Кузмищев глянул на Иоакима, как бы говоря: «Один с ней разговор, на костре». Архимандрит, однако, надеялся подействовать на непреклонную ласкою и обещаниями. Он так и начал говорить:
— Послушай, боярыня: великий государь, помня честь и заслугу дядьки своего Бориса Морозова и мужа твоего службу, хощет возвести тебя на такову степень чести, каковой у тебя и в уме не бывало.
— Невелика его честь, коли я променяла ее на сей вертеп,— указала упрямица на мрачные стены подземелья.
— Твоя была воля, боярыня.
— Не моя, а господова.
— Господь и меня послал ноне к тебе: покорися царю воздай кесарево кесареви…
— О, сатана! — страстно воскликнула Морозова, всплеснув руками.— Припомяни те же словеса евангелия, ими же ты, яко собака, на Христа лаешь. Помнишь ли ты, чернец, когда Христос постился в пустыне и приступи к нему диавол, и ят его в Иерусалим, и постави его на крыле церковном, и рече ему: «Аще сын еси божий, верзися отсюда долу: писано бо есть, яко ангелом своим заповесть о тебе сохранити тя, и на руках возьмут тя, да не когда преткнеши о камень ногу твою…» Слышишь, чернец? Диавол заговорил от писания! Диавол сказал Христу: «Писано бо есть»… О, фарисей! И ты говоришь от писания о кесаре!
— Я говорю о великом государе,— заторопился смущенный архимандрит.— Он обещает тебе великую милость и честь велию, если ты…
Морозова перебила его, вскочив в нетерпении с соломы и опять опускаясь наземь.

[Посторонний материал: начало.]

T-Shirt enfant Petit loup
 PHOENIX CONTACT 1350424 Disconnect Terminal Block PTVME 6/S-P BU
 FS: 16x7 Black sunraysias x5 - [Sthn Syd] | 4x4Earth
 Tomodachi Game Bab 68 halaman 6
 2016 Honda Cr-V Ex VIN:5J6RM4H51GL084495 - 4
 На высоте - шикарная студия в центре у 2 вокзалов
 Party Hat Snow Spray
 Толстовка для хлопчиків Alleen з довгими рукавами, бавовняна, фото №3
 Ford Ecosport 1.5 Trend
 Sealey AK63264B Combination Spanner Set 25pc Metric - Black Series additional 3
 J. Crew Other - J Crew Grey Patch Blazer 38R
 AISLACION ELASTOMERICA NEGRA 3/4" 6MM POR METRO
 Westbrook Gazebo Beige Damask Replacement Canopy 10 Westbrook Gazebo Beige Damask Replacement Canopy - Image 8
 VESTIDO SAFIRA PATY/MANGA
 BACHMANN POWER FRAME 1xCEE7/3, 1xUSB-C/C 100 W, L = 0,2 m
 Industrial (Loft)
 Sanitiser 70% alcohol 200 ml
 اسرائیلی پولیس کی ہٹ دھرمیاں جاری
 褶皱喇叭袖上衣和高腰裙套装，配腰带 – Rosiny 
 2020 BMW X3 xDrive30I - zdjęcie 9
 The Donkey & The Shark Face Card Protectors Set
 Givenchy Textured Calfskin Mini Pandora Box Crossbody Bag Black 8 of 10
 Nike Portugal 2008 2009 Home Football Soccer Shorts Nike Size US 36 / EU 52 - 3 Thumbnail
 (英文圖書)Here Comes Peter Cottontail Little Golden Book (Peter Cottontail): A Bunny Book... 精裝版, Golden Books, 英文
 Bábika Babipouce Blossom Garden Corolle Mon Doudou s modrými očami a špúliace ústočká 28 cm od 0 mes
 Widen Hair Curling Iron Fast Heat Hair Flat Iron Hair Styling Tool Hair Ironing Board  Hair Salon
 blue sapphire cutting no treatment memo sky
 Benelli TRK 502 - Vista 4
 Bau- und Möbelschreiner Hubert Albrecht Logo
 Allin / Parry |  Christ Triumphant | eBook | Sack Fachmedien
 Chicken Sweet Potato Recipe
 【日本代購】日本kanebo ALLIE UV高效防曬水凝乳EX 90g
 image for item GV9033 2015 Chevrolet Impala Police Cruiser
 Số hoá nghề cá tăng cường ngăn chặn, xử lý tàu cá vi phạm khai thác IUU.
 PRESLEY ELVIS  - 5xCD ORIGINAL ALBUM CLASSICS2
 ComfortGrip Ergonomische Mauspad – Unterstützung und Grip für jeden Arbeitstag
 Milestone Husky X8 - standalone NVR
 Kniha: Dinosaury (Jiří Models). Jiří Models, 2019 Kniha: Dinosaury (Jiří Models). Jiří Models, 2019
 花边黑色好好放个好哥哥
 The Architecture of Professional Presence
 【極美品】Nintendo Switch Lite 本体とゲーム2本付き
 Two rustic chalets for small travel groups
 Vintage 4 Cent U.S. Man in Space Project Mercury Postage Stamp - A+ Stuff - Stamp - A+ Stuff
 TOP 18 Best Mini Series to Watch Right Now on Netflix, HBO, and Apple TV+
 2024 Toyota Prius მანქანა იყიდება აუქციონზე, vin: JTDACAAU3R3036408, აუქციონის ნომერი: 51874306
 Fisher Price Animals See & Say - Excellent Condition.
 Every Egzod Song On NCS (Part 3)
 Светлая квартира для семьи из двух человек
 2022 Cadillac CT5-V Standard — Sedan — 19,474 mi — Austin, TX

— О, чернец! — сказала она с горькою усмешкою.— Зачем ты идешь вслед диавола? Припомяни тоже божественное слово: "И возвед его диавол на гору высоку, показа ему вся царствия вселенныя в черте времянне, и рече ему диавол: «Тебе дам власть сию всю и славу их, яко мне предана есть и ему же аще хощу, дам ю: ты убо аизе преклонишися предо мною, будуть тебе вся…»
Кузмищев удивленно качал головой. «Ну, баба! — думалось ему.— Любого попа за пояс заткнет». Иоаким краснел со стыда и досады.
— Так поди к царю,— продолжала Морозова уже совсем спокойно,— раскрой перед его омрачненными очами евангелие от Луки, главу четвертую и прочти ему от стиха первого даже до стиха четырнадцатого.
— Аминь! — громко сказала все время молчавшая Акинфеюшка.
— Скажи царю,— продолжала Морозова,— у меня здесь, в темнице, есть такое великое сокровище, каково царю не купить за все богатства.— И она указала на маленький земляной холмик, высившийся в одном углу подземелья: то была могилка ее сестры.— Я хочу лечь рядом с нею,— заключила она свои слова.
— Так это твои последния слова? — с досадою спросил архимандрит.
— Нет, не последние. Еще скажи царю: пускай он готовится отвечать пред господом на страшном суде, когда обыдет его сонм казненных им невинно и каждый возопиет: «Отдай мне язык мой, что ты у меня урезал», другой: «Собери кости мои и пепел от костей моих, и власы от головы моей, собери на месте костра, где ты сжег меня и пепел мой ветрам и дождям отдал…» Пусть готовит ответы всем удавленным, обезглавленным, утопленным по его повелению. Пускай и мне готовит свой ответ за моего сына и за сестру мою… А теперь иди и такожде готовься сам к ответу на суде бога вселенского.
Силы оставили ее, и она без чувств упала на солому…
— Ну, баба! — бормотал Кузмищев, выходя с архимандритом из подземелья.— Сущий Стенька Разин.